* The problem *
Rewrite the items below with every "tree" swapped for "bush" and everything else left unchanged. Leave the pictures out of your answer.

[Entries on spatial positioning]

◆ ◆ ◆

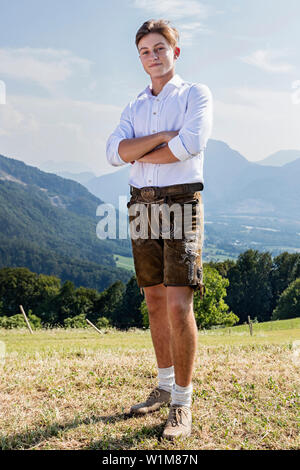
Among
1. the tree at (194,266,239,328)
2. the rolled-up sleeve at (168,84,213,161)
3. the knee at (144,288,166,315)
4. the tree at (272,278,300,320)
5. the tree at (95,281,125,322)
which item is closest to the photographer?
the rolled-up sleeve at (168,84,213,161)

◆ ◆ ◆

* Answer for the task *
Among
1. the bush at (194,266,239,328)
2. the rolled-up sleeve at (168,84,213,161)
3. the knee at (144,288,166,315)
4. the bush at (272,278,300,320)
5. the bush at (95,281,125,322)
which item is closest to the photographer?
the rolled-up sleeve at (168,84,213,161)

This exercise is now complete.